■ TEXT EXCERPT ■

So this one time anyway, when I lived in Scotland, we went to Falkirk to watch St Mirren play - St Mirren were awful, and got relegated, but we still had a faint hope when we played Falkirk, an enlightened ground with no womens toilets and some wee weans threatening to batter us. Falkirk didn't really seem to be my kind of place, what with all the grey and the drizzle and the impending violence and the collection of moustached girls in anoraks (who, rather sweetly, also wanted to batter us). We had just signed this player called Steve Kinsey, who was completely and utterly useless. What he did have though was an undeserved sense of massive accomplishment, and he always looked well turned out in his fancy training top and adjustable pens in his pocket to sign autographs, hair blow dried in the drizzle (fo' shizzle wasn't an invented term in 1992). As he warmed up for the game, taking shots at an empty goal and missing, he rather smugly began to scan for crowd for autograph hunters, at which point some kid behind me yelled "I'm no wantin yer autograph Kinsey ya dick" - our man was not to be deterred, and continued to pose pen in hand, waiting to strike some poor kids blank page with the power of Kinsey. He had no takers, and at the last minute, he began making a beeline for me, deliberately aiming the ball right against the part of the fence where I was standing, because I looked the most eager. I certainly didn't want his autograph, so I began staring really hard at my pie, hoping he wouldn't make eye contact, although obviously I didn't eat the pie but it was from Falkirk and full of razor blades and gristle, and eventually he went away, but he seemed really angry - he was still missing the empty goal, but at least the ball was moving a bit harder. Eventually, with a swing of less than mighty but startlingly expensive Puma leather boot, he hit the first heckling kid right in the nose with the ball, the only thing he hit in six games for us. Everyone was really quiet, after all, Kinsey hitting something he meant to hit wasn't likely, but there was definite intent in his swing. Pride suitably restored, he jogged off, at which point the kid he hit with the ball stood up, and gave him the finger in that scratch your nose but give someone the finger kind of way....it got the biggest cheer of the day...

■ STORED ROWS ■
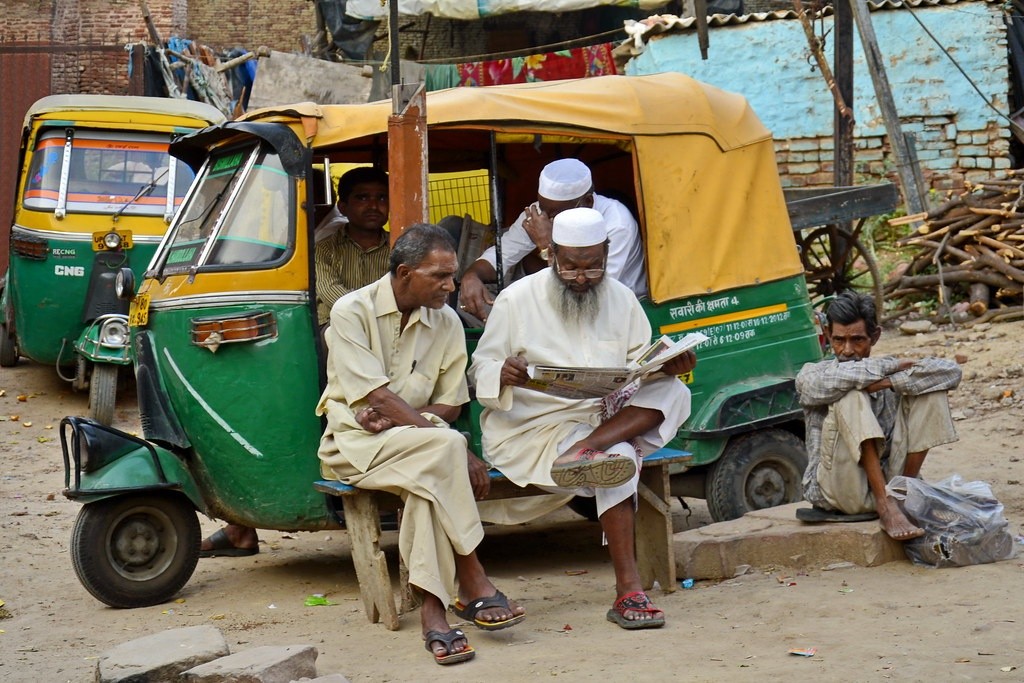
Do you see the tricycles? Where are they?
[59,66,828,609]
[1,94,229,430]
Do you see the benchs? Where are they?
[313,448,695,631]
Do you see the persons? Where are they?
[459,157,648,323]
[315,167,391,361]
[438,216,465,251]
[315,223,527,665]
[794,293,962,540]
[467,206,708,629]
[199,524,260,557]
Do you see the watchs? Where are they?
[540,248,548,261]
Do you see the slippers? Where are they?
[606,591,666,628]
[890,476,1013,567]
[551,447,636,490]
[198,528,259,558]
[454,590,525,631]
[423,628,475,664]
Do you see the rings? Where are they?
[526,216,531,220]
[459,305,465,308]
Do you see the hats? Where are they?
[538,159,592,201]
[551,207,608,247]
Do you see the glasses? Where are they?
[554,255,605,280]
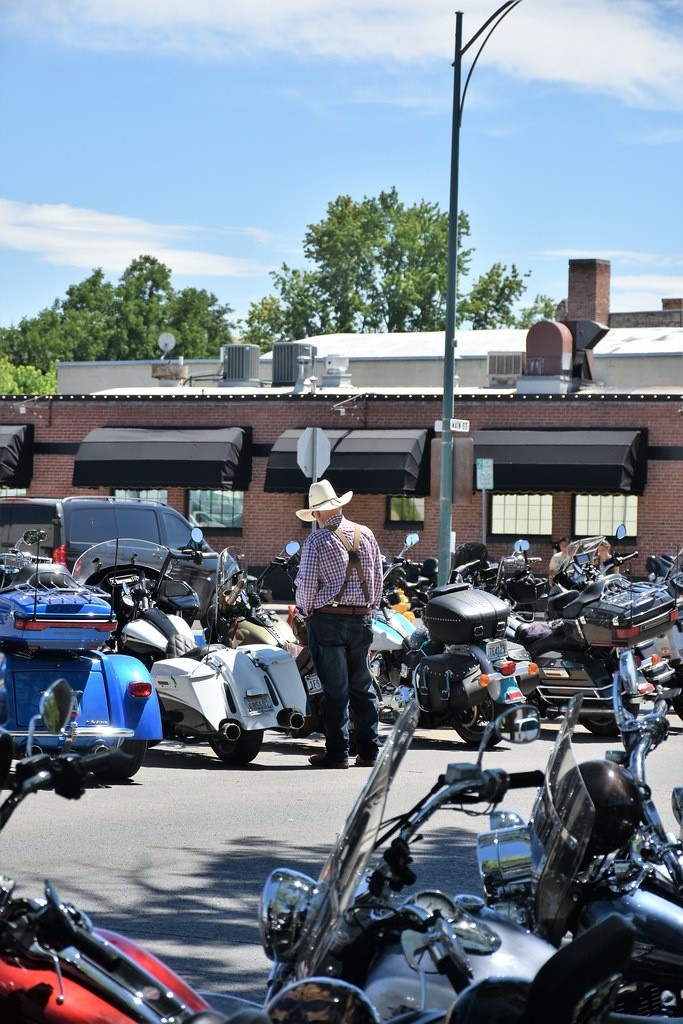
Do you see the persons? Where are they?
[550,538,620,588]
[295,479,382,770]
* * *
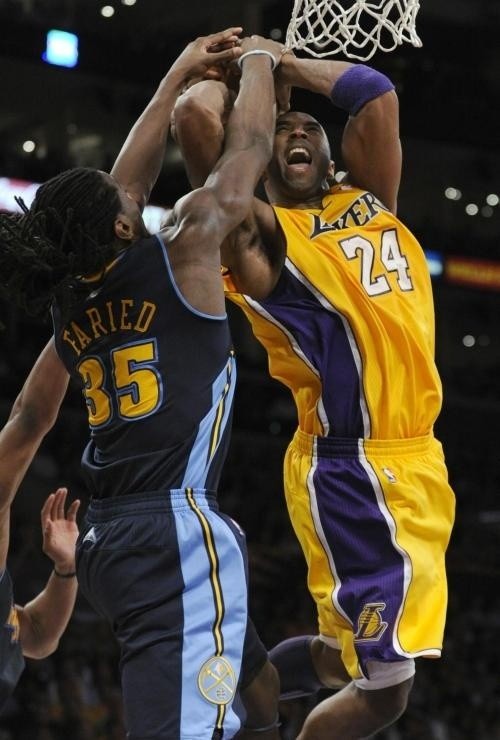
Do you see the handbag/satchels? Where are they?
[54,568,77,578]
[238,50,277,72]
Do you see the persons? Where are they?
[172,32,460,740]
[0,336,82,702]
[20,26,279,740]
...
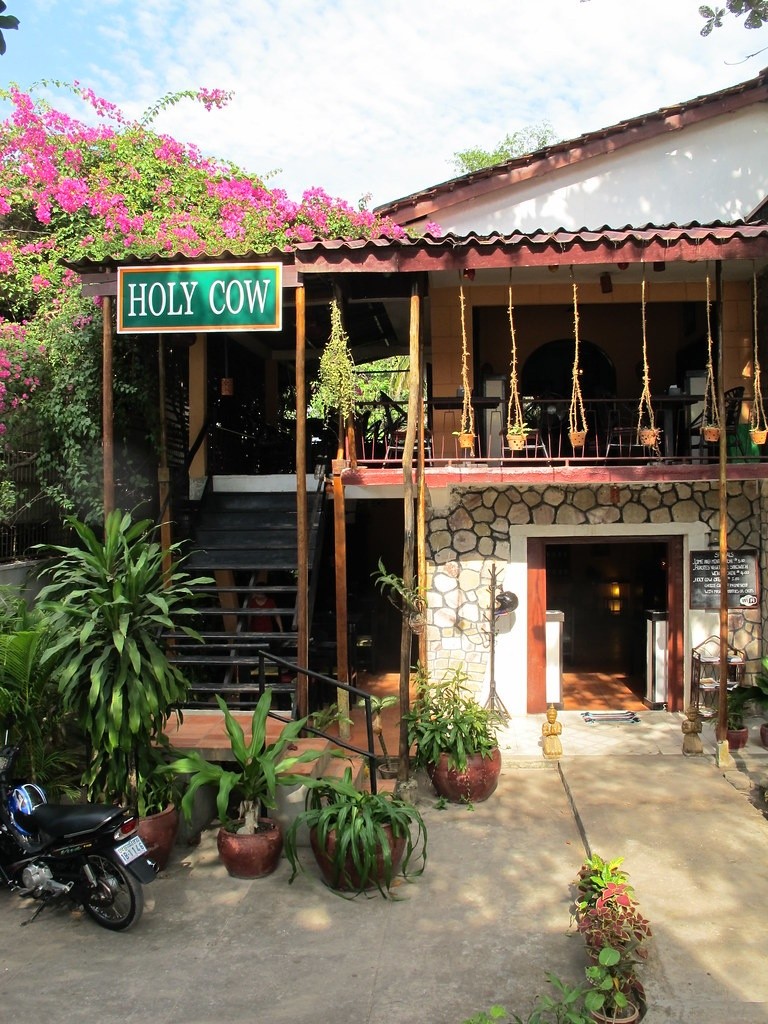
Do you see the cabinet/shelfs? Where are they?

■ TASK ■
Please repeat the whole story about the St Mirren match at Falkirk word for word. The records were taken from a separate source.

■ RESULT OF THE EXERCISE ■
So this one time anyway, when I lived in Scotland, we went to Falkirk to watch St Mirren play - St Mirren were awful, and got relegated, but we still had a faint hope when we played Falkirk, an enlightened ground with no womens toilets and some wee weans threatening to batter us. Falkirk didn't really seem to be my kind of place, what with all the grey and the drizzle and the impending violence and the collection of moustached girls in anoraks (who, rather sweetly, also wanted to batter us). We had just signed this player called Steve Kinsey, who was completely and utterly useless. What he did have though was an undeserved sense of massive accomplishment, and he always looked well turned out in his fancy training top and adjustable pens in his pocket to sign autographs, hair blow dried in the drizzle (fo' shizzle wasn't an invented term in 1992). As he warmed up for the game, taking shots at an empty goal and missing, he rather smugly began to scan for crowd for autograph hunters, at which point some kid behind me yelled "I'm no wantin yer autograph Kinsey ya dick" - our man was not to be deterred, and continued to pose pen in hand, waiting to strike some poor kids blank page with the power of Kinsey. He had no takers, and at the last minute, he began making a beeline for me, deliberately aiming the ball right against the part of the fence where I was standing, because I looked the most eager. I certainly didn't want his autograph, so I began staring really hard at my pie, hoping he wouldn't make eye contact, although obviously I didn't eat the pie but it was from Falkirk and full of razor blades and gristle, and eventually he went away, but he seemed really angry - he was still missing the empty goal, but at least the ball was moving a bit harder. Eventually, with a swing of less than mighty but startlingly expensive Puma leather boot, he hit the first heckling kid right in the nose with the ball, the only thing he hit in six games for us. Everyone was really quiet, after all, Kinsey hitting something he meant to hit wasn't likely, but there was definite intent in his swing. Pride suitably restored, he jogged off, at which point the kid he hit with the ball stood up, and gave him the finger in that scratch your nose but give someone the finger kind of way....it got the biggest cheer of the day...